Paul Moore writes:
On 29 October 2016 at 18:19, Stephen J. Turnbull <turnbull.stephen.fw@u.tsukuba.ac.jp> wrote:
For better or worse, it may be emoji that drive that change ;-)
I suspect that the 100 million or so Chinese, Japanese, Korean, and Indian programmers who have had systems that have no trouble whatsoever handling non-ASCII for as long they've used computers will drive that change.
My apologies. You are of course absolutely right.
tl;dr: A quick apology for the snark, and an attempt at FUD reduction. Using non-ASCII characters will involve some cost, but there are real benefits, and the fear and loathing often evoked by the prospect is unnecessary. I'm not ready to advocate introduction *right* now, but "never" isn't acceptable either. :-) On with the show: "Absolutely" is more than I deserve, as I was being a bit snarky. That said, Ed Yourdon wrote a book in 1990 or so with the self-promoting title of "Decline and Fall of the American Programmer"[1] in which he argued that for many kinds of software outsourcing to China, India, or Ireland got you faster, better, cheaper, and internationalized, with no tradeoffs. (The "and internationalized" is my hobby horse, it wasn't part of Yourdon's thesis.) He later recanted the extremist doomsaying, but a quick review of the fraction of H1B visas granted to Asian-origin programmers should convince you that USA/EUR/ANZ doesn't have a monopoly of good-to-great programming (probably never did, but that's a topic for a different thread). Also note that in Japan, without controlling for other factors, just the programming language used most frequently, Python programmers are the highest paid among developers in all languages with more than 1% of the sample (and yes, that includes COBOL!) To the extent that internationalization matters to a particular kind of programming, these programmers are better placed for those jobs, I think. And while in many cases "on site" has a big advantage (so you can't telecommute from Bangalore, you need that H1B which is available in rather restrictive number), more and more outsourcing does cross oceans so potential competition is immense. There is a benefit to increasing our internationalization in backward- incompatible ways. And that benefit is increasing both in magnitude and in the number of Python developers who will receive it.
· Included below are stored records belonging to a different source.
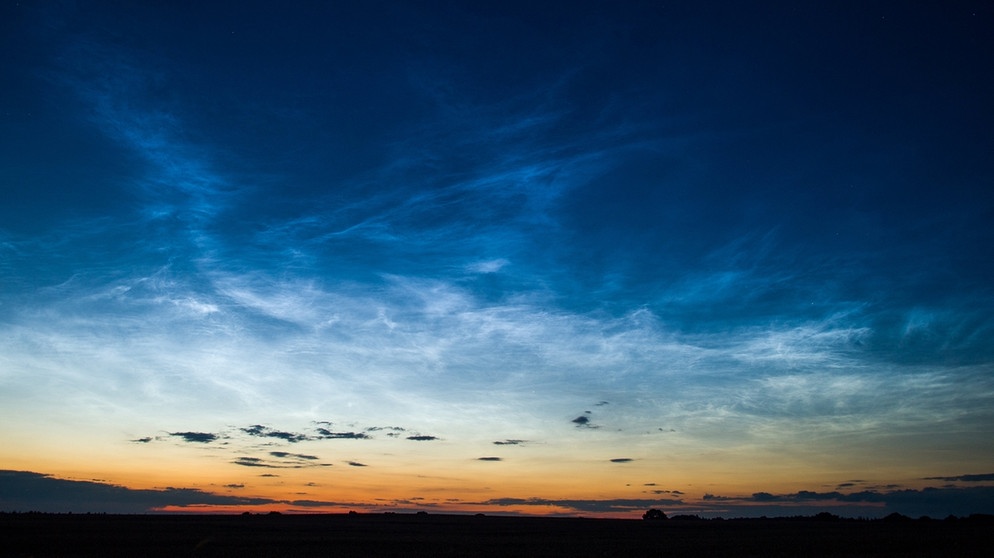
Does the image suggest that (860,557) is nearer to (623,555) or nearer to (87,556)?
(623,555)


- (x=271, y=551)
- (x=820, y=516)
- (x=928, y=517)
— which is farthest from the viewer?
(x=820, y=516)

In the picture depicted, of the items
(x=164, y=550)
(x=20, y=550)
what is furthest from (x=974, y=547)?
(x=20, y=550)

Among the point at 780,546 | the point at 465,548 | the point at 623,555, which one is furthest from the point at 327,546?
the point at 780,546

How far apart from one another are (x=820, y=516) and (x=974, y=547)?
132277 millimetres

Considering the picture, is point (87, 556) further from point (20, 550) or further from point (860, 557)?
point (860, 557)

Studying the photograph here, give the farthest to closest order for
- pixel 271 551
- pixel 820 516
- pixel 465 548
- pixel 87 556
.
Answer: pixel 820 516, pixel 465 548, pixel 271 551, pixel 87 556

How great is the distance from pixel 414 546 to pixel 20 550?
30372 mm

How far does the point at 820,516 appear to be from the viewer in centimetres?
16038

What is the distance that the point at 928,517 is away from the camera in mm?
134750

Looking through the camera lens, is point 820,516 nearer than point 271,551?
No

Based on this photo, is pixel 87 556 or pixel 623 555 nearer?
pixel 87 556

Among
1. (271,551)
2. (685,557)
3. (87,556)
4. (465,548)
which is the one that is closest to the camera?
(87,556)

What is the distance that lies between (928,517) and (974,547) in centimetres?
11312

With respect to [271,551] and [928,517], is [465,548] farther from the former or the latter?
[928,517]
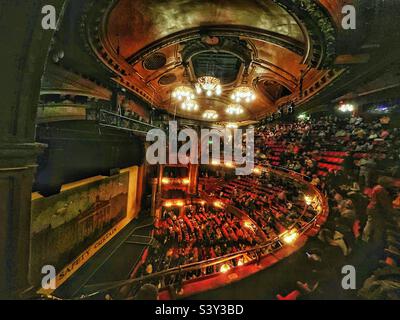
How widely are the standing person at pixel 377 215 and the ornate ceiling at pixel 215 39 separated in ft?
14.0

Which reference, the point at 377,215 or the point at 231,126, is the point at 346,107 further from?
the point at 377,215

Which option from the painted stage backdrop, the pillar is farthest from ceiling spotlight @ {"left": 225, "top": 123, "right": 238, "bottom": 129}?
the pillar

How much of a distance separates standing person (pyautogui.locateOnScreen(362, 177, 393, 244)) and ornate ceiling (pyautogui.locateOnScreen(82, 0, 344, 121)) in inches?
168

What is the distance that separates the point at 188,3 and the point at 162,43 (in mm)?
2023

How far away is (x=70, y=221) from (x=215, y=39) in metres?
8.92

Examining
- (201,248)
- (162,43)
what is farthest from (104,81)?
(201,248)

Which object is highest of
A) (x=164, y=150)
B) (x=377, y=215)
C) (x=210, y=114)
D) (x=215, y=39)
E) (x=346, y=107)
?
(x=215, y=39)

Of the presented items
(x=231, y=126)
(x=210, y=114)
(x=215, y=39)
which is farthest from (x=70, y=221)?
(x=231, y=126)

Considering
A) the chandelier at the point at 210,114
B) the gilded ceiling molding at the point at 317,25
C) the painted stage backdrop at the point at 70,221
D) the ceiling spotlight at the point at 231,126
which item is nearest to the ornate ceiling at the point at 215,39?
the gilded ceiling molding at the point at 317,25

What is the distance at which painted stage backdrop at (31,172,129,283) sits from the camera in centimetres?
559

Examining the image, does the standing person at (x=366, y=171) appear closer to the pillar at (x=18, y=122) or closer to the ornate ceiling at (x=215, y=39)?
the ornate ceiling at (x=215, y=39)

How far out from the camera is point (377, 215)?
14.9 ft

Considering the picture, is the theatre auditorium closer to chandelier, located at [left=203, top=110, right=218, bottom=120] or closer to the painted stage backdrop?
A: the painted stage backdrop
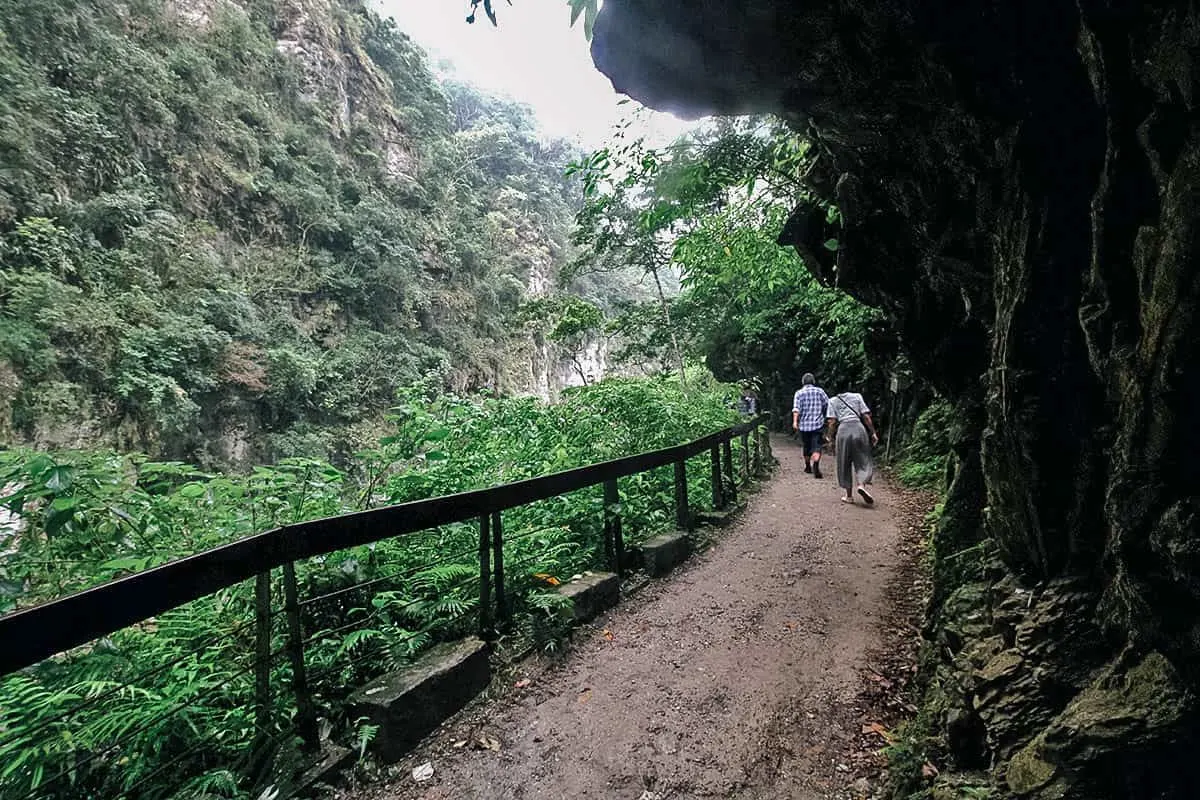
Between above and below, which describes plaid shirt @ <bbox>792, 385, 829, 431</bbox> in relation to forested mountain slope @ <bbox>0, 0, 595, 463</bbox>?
below

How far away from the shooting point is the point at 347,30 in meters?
30.5

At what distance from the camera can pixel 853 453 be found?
8.27m

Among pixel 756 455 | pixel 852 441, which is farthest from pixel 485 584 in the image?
pixel 756 455

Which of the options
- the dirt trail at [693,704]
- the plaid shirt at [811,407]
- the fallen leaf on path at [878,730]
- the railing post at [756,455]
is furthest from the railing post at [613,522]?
the plaid shirt at [811,407]

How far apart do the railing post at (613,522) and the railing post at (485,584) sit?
5.06 feet

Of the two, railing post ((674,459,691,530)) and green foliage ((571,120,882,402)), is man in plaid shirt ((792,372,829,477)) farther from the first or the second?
railing post ((674,459,691,530))

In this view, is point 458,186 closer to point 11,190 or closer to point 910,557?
point 11,190

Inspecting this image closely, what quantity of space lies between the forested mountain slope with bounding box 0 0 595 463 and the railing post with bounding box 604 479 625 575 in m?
15.0

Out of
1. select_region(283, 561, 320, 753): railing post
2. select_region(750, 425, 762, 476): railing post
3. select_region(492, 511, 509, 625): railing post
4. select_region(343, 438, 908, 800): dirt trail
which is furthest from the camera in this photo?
select_region(750, 425, 762, 476): railing post

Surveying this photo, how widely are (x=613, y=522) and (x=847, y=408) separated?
16.3 feet

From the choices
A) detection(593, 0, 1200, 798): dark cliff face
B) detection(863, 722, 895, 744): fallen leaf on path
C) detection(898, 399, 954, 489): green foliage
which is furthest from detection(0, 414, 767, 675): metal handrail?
detection(898, 399, 954, 489): green foliage

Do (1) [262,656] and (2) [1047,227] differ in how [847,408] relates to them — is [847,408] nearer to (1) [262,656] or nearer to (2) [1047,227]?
(2) [1047,227]

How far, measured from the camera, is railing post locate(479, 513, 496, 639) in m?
3.55

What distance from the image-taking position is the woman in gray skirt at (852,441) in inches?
318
I'm curious to know how easy it is for Chinese, Japanese, Korean and Indian programmers to use *ASCII* characters. I have no idea in practice whether the current basically entirely-ASCII nature of programming languages is as much a problem for them
Characters are zero problem for them. The East Asian national standards all include the ASCII repertoire, and some device (usually based on ISO 2022 coding extensions rather than UTF-8) for allowing ASCII to be one-byte, even if the "local" characters require two or more bytes. I forget if India's original national standard also included an ASCII subset, but they switched over to Unicode quite early[2], so UTF-8 does the trick for them. English (the language) is a much bigger issue. Most Indians, of course, have little trouble with the derived-from- English nature of much programming syntax and library identifiers, and the Asians all get enough training in both (very) basic English and rote memorization that handling English-derived syntax and library nomenclature is not a problem. However, reading and especially creating documentation can be expensive and inaccurate. At least in Japanese, "straightforward" translations are often poor, as nuances are lost. E.g., a literal Japanese translation from English requires many words to indicate the differences a simple "a" vs. "the" vs. "some" indicates in English. Mostly such nuances can be expressed economically by restructuring a whole paragraph, but translators rarely bother and often seem unaware of the issues. Many Japanese programmers' use of articles is literally chaotic: it's deterministic but appears random to all but the most careful analysis.[3]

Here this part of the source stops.